1. Background
The coronaviruses family have enveloped nonsegmented positive-sense ribonucleic acid (RNA) viruses that have structural proteins, i.e., spike, membrane, nucleocapsid, and envelope, among which the protein spike is the critical element of SARS-CoV-2 tropism. Spike protein is related to the cellular membrane by fusion with the angiotensin-converting enzyme 2 (ACE2) (1). Because of its important role in SARS-CoV-2 access into the host cell, the spike is the best-measured protein of this virus. This glycosylated protein is composed of 1273 amino acid associations as a homotrimer, forming spikes that protrude from the virus envelope. The spike has two subdomains named S1 and S2. Residues 319 – 591 from S1 resemble the receptor-binding domain (RBD) for the interaction with angiotensin-converting enzyme 2. The RBD binds with high specific affinity to the ACE2 receptor, exposed on the outer surface of a cell membrane, which acts as a SARS-CoV-2 receptor. Subsequently, it facilitates the fusion of the virus to the cell membrane (2).

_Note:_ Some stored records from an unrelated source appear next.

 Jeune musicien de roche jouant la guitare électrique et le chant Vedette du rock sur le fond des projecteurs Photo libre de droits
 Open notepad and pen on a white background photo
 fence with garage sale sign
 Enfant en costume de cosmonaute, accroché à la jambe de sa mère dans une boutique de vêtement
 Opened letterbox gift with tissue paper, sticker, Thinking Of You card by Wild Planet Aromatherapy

Multiple variants of SARS-CoV-2 have been identified since the appearance of the coronavirus disease 2019 (COVID-19) across the world. Most of the variants cause no concern for human health. Some others have worse outcomes in terms of transmissibility, vaccination resistance, and, generally, the survival of patients infected with SARS-CoV-2. Recently, researchers have reported that SARS-CoV-2 variants, including B.1.1.7 (also known as VOC-202012/01), partially escape natural immunity and show a decline in neutralization activity; however, 501Y.V2 (B.1.351) completely escapes, especially in patients who previously had COVID-19 and P.1 (B.1.1.28.1), suggesting that involvement with preexisting variants offers only partial protection from reinfection with new variants (3).

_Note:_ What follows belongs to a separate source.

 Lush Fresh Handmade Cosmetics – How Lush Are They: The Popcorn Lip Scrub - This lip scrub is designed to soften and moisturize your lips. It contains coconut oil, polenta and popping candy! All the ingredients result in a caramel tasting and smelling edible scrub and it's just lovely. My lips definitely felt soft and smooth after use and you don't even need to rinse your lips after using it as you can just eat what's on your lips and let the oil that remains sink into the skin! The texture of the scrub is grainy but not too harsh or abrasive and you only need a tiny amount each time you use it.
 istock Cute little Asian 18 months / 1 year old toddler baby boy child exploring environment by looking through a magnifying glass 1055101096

New variants play a prominent role in the most prevalent form of COVID-19 and worsen the outcomes in terms of survival. These variants have an important role in vaccine efficacy, which is a critical concern. For instance, B.1.427 and B.1.429 have greater transmissibility than preexisting variants. Moreover, based on this finding, B.1.351 is the most resistant variant in persons who are vaccinated (4). Some SARS-CoV-2 variants are involved in the higher transmissibility of the virus. Mutated variants, categorized as single N501Y mutation, double mutated variants including E484Q and L452R, and triple mutated variants such as N501Y, E484Q, and L452R, contribute to binding affinities and key hotspots (5, 6).
Recently, researchers have found that the RBD domain spike protein of Omicron strongly binds to angiotensin-converting enzyme 2 (ACE2) receptors. The quality of this binding related to the persistence of mutations N440K, T478K, N501Y, Q493R, and Q498R in S protein that provided the stable situation for interaction between the SARS-CoV-2 RBD and ACE2 (7). The SARS-CoV-2 lineages with the E484K mutation have also acquired a mutation K417N/T in B.1.351 and P.1. Findings demonstrated that key residues, including Lys and Arg, in the RBD correlated to binding affinity (8).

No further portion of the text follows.